Exercise requirements:
Copy the items from the beginning through the line that contains "73.4 metres", replacing "photographer" with "camera operator" and leaving everything else the same.

##### Data entries

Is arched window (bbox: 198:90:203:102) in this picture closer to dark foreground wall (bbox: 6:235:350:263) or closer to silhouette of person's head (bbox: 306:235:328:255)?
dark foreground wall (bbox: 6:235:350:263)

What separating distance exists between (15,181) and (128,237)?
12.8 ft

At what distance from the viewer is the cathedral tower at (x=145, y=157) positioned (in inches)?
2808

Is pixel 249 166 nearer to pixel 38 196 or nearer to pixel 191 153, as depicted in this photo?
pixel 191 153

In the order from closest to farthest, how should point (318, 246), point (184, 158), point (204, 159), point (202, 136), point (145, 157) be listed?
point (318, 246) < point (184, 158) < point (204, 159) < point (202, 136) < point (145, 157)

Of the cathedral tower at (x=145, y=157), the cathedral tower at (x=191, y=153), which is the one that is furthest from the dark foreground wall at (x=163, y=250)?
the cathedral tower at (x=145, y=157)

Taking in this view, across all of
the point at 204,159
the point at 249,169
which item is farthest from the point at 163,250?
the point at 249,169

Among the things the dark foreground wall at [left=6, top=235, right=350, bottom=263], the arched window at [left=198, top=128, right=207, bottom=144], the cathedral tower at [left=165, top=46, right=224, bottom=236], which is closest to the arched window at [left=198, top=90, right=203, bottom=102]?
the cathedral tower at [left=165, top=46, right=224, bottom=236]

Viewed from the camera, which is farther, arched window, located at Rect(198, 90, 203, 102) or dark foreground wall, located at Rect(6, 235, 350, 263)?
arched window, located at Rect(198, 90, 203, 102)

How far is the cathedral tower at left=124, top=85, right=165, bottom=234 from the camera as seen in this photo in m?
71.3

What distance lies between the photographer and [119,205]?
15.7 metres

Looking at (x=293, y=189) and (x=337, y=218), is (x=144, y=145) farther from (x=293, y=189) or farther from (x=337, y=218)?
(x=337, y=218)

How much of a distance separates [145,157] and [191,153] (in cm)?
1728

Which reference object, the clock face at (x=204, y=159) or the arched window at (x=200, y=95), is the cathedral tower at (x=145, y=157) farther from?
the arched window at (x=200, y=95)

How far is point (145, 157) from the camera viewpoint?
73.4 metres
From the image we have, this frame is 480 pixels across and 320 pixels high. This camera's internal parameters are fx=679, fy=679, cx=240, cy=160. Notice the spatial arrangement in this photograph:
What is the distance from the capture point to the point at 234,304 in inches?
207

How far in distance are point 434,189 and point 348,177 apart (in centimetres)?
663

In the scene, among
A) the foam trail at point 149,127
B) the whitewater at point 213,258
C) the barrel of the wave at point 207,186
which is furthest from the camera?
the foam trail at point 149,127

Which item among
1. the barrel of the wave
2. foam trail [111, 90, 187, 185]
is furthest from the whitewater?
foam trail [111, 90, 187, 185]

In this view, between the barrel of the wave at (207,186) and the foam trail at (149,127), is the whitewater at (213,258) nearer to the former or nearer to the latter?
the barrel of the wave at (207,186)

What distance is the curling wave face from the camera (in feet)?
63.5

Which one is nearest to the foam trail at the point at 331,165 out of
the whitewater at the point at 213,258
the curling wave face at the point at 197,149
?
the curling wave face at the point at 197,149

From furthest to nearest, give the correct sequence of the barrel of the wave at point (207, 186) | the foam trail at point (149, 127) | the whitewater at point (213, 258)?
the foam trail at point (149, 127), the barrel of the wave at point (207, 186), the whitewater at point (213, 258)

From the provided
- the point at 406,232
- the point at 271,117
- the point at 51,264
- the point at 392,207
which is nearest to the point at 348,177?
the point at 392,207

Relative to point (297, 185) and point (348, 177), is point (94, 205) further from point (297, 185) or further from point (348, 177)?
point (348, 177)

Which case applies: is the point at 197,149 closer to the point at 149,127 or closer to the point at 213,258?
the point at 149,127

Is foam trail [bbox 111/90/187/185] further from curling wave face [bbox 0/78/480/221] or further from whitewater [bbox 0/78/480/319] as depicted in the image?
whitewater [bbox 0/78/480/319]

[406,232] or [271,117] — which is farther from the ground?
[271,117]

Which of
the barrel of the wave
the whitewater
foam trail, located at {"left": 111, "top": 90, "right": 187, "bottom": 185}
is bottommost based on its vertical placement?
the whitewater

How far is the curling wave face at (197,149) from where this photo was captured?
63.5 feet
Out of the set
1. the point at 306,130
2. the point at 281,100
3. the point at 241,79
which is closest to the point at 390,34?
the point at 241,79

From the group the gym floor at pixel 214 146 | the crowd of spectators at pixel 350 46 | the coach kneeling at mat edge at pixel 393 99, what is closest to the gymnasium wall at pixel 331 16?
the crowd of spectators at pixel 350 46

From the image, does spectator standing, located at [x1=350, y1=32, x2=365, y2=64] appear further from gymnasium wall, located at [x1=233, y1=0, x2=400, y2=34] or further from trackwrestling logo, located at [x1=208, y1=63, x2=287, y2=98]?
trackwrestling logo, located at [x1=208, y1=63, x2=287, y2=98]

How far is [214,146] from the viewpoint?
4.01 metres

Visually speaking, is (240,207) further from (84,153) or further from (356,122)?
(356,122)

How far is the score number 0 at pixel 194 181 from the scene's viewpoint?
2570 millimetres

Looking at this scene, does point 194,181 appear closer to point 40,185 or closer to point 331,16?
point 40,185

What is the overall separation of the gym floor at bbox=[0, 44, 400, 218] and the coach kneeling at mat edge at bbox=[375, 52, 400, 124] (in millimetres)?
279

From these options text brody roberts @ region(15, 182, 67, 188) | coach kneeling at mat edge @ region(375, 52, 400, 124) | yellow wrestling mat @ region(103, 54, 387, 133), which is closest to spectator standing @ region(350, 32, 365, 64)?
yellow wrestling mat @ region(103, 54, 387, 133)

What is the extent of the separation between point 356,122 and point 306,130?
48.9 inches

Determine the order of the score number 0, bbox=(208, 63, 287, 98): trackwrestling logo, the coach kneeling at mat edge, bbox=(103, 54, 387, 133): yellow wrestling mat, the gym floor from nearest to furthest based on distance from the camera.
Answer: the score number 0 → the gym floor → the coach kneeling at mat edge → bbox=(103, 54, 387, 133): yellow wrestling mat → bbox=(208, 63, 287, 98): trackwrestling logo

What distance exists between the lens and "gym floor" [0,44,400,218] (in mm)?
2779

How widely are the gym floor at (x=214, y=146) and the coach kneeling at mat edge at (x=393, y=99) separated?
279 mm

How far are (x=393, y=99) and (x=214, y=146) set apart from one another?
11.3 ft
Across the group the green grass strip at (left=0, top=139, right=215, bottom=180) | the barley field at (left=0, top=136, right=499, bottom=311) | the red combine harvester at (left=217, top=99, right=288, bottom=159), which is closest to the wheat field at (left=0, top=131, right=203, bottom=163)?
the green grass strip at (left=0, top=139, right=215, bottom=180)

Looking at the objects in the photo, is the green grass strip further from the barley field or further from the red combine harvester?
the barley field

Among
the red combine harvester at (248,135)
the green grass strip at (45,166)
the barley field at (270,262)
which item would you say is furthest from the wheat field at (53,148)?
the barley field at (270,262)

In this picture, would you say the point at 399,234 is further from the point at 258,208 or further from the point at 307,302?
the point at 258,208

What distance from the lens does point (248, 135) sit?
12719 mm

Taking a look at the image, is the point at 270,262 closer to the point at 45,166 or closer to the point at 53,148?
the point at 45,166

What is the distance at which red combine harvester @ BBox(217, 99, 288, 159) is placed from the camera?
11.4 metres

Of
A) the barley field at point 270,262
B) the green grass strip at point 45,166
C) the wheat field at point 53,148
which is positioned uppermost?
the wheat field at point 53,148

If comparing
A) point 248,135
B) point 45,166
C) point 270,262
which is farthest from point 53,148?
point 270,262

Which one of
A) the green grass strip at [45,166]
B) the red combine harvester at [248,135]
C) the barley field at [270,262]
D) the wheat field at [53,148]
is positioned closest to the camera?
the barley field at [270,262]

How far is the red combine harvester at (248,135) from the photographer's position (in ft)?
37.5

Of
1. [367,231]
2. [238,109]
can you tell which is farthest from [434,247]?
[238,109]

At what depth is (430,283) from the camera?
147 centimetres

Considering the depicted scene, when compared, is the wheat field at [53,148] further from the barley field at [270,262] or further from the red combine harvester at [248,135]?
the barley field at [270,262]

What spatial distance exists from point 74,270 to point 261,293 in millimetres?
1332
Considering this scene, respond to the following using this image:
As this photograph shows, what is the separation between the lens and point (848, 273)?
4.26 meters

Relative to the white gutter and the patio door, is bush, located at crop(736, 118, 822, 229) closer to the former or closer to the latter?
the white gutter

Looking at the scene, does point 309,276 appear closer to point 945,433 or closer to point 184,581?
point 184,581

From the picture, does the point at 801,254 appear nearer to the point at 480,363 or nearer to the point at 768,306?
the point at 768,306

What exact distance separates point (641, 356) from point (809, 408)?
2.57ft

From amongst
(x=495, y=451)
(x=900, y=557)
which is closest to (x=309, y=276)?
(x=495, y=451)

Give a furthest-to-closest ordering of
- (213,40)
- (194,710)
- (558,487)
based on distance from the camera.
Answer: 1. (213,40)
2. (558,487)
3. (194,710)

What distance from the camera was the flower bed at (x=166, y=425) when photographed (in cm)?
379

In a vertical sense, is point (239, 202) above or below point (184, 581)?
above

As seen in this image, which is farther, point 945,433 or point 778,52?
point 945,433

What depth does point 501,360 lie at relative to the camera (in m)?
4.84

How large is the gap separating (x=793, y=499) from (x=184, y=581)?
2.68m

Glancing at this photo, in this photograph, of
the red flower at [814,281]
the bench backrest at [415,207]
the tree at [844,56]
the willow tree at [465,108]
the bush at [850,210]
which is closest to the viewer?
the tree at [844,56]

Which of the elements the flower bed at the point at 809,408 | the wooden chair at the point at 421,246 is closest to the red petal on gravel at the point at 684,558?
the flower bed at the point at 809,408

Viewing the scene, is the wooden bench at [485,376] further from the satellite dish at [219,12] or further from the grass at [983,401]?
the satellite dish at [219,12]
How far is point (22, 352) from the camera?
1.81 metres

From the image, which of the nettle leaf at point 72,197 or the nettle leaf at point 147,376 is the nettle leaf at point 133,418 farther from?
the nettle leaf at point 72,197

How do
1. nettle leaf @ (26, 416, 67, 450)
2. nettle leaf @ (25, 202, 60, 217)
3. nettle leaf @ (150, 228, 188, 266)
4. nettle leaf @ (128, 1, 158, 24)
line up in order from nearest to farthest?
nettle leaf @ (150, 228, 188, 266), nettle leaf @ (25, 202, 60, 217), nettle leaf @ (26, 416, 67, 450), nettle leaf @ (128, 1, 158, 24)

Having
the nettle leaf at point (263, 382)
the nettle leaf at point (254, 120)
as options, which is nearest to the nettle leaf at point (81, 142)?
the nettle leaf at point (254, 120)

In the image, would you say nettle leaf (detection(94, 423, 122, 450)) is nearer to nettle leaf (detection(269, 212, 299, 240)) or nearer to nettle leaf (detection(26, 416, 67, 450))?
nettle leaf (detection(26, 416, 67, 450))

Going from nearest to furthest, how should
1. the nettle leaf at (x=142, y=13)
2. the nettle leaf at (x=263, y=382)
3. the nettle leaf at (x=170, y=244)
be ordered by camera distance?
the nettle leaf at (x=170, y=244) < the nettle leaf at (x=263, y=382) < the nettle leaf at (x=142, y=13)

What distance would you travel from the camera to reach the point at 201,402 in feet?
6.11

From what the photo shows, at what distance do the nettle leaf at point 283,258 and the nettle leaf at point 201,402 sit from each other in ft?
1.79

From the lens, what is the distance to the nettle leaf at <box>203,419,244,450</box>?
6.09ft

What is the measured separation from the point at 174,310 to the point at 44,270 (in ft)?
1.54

##########

Completed task:
Is arched window (bbox: 198:90:203:102) in this picture closer to dark foreground wall (bbox: 6:235:350:263) or closer to silhouette of person's head (bbox: 306:235:328:255)?
dark foreground wall (bbox: 6:235:350:263)

What separating distance exists between (15,181) and (128,237)?
12.8 ft

At what distance from the viewer is the cathedral tower at (x=145, y=157) positioned (in inches)?
2808

Is pixel 249 166 nearer to pixel 38 196 or nearer to pixel 191 153, as depicted in this photo?
pixel 191 153

In the order from closest to farthest, how should point (318, 246), point (184, 158), point (204, 159), point (202, 136), point (145, 157) be listed?
point (318, 246) < point (184, 158) < point (204, 159) < point (202, 136) < point (145, 157)

Of the cathedral tower at (x=145, y=157), the cathedral tower at (x=191, y=153), which is the one that is furthest from the dark foreground wall at (x=163, y=250)?
the cathedral tower at (x=145, y=157)

Taking in this view, across all of
the point at 204,159
the point at 249,169
which item is farthest from the point at 163,250?
the point at 249,169

Among the things the dark foreground wall at [left=6, top=235, right=350, bottom=263], the arched window at [left=198, top=128, right=207, bottom=144], the cathedral tower at [left=165, top=46, right=224, bottom=236], which is closest to the arched window at [left=198, top=90, right=203, bottom=102]?
the cathedral tower at [left=165, top=46, right=224, bottom=236]

Viewed from the camera, which is farther, arched window, located at Rect(198, 90, 203, 102) or dark foreground wall, located at Rect(6, 235, 350, 263)?
arched window, located at Rect(198, 90, 203, 102)

How far is the cathedral tower at left=124, top=85, right=165, bottom=234 from the camera as seen in this photo in m?
71.3

What distance lies between the camera operator and [119,205]?
15.7 metres

Looking at (x=293, y=189) and (x=337, y=218), is (x=144, y=145) farther from (x=293, y=189) or farther from (x=337, y=218)?
(x=337, y=218)

How much of a distance separates [145,157] and [191,153] (in cm)?
1728

Which reference object, the clock face at (x=204, y=159) or the arched window at (x=200, y=95), is the cathedral tower at (x=145, y=157) farther from?
the arched window at (x=200, y=95)

How far is point (145, 157) from the camera viewpoint?
73.4 metres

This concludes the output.